RIP, NASA Moon Landing Engineer John C. Houbolt
The Houston Chronicle reports the death of John C. Houbolt, whose ideas helped guide the U.S. moon-landing programs. Houbolt died on Tuesday at the age of 95, in a nursing home in Maine. Says the Chronicle's obituary: "His efforts in the early 1960s are largely credited with convincing NASA to focus on the launch of a module carrying a crew from lunar orbit, rather than a rocket from earth or a space craft while orbiting the planet. Houbolt argued that a lunar orbit rendezvous, or lor, would not only be less mechanically and financially onerous than building a huge rocket to take man to the moon or launching a craft while orbiting the earth, but lor was the only option to meet President John F. Kennedy's challenge before the end of the decade."
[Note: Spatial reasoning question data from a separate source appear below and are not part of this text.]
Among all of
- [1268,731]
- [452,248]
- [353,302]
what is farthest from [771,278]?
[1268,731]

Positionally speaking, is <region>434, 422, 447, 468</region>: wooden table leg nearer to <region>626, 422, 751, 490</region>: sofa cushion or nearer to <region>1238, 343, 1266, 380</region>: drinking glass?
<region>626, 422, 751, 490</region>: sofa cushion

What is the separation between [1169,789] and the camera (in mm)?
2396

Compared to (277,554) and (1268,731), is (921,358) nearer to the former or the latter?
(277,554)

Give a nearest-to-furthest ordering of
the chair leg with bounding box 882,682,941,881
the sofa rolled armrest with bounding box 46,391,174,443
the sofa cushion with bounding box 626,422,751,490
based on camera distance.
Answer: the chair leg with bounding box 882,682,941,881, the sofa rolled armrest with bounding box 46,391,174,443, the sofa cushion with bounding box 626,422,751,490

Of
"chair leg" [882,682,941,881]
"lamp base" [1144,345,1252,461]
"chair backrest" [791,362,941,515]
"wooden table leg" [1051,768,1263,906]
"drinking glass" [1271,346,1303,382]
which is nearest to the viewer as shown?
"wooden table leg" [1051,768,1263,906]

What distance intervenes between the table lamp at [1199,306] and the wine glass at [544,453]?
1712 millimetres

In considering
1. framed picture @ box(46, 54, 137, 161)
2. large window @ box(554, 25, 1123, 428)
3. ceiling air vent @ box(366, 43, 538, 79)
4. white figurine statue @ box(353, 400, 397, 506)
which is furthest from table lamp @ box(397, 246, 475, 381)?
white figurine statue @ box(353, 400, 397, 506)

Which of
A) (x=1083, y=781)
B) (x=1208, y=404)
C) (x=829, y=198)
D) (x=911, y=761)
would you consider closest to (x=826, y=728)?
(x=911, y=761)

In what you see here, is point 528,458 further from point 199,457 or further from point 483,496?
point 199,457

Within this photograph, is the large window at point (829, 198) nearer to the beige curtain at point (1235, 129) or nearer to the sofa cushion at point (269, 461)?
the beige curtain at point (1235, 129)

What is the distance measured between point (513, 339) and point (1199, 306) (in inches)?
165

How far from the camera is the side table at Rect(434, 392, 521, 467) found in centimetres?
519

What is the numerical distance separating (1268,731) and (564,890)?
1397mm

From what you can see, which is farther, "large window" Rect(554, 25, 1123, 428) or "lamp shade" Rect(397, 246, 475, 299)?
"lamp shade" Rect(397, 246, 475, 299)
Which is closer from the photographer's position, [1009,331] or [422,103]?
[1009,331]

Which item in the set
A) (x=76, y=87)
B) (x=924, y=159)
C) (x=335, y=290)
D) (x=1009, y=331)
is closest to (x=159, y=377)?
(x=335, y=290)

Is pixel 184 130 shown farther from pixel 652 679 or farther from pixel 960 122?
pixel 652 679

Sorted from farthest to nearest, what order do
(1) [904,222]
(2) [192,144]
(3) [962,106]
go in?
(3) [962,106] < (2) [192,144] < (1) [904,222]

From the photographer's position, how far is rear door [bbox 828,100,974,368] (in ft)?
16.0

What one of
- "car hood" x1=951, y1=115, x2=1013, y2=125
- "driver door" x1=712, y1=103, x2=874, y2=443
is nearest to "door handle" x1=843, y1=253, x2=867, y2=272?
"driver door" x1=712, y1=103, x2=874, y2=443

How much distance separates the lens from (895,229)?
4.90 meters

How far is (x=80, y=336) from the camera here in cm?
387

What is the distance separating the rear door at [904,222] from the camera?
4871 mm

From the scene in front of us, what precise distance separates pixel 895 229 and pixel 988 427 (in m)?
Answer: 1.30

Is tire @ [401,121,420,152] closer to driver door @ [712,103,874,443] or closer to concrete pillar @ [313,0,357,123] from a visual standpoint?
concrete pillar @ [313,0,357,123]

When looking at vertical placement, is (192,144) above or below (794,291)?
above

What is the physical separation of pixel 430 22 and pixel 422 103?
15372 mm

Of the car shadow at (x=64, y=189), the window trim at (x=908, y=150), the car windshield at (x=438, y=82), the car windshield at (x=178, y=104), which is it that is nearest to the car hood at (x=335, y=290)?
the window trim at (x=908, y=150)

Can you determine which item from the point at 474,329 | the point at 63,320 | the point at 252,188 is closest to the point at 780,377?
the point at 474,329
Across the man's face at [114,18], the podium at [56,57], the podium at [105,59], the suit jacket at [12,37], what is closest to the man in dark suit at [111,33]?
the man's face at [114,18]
I was a teenager when they reached the moon, but it makes me feel so old to think back to those days. I'm beginning to feel like we're getting dumber all the time, and I'm pressed to imagine how they conceived of such an approach.
Now all of this high-tech stuff has led to Facebook? Give me a break. Please. If we don't give Facebook to the Chinese, they'll be building the first lunar colony, the way things are going nowadays...
Freedom = (Meaningful - Coerced) Choice != (Speech | Beer^2), and sad sock puppets' bad mods avail them naught.
Yuri Kondratyuk to Tom Dolan to John Houbolt. These guys were pioneers. We stand on the shoulders of giants. RIP Mr. Houbolt. You sir are one steely-eyed missle man.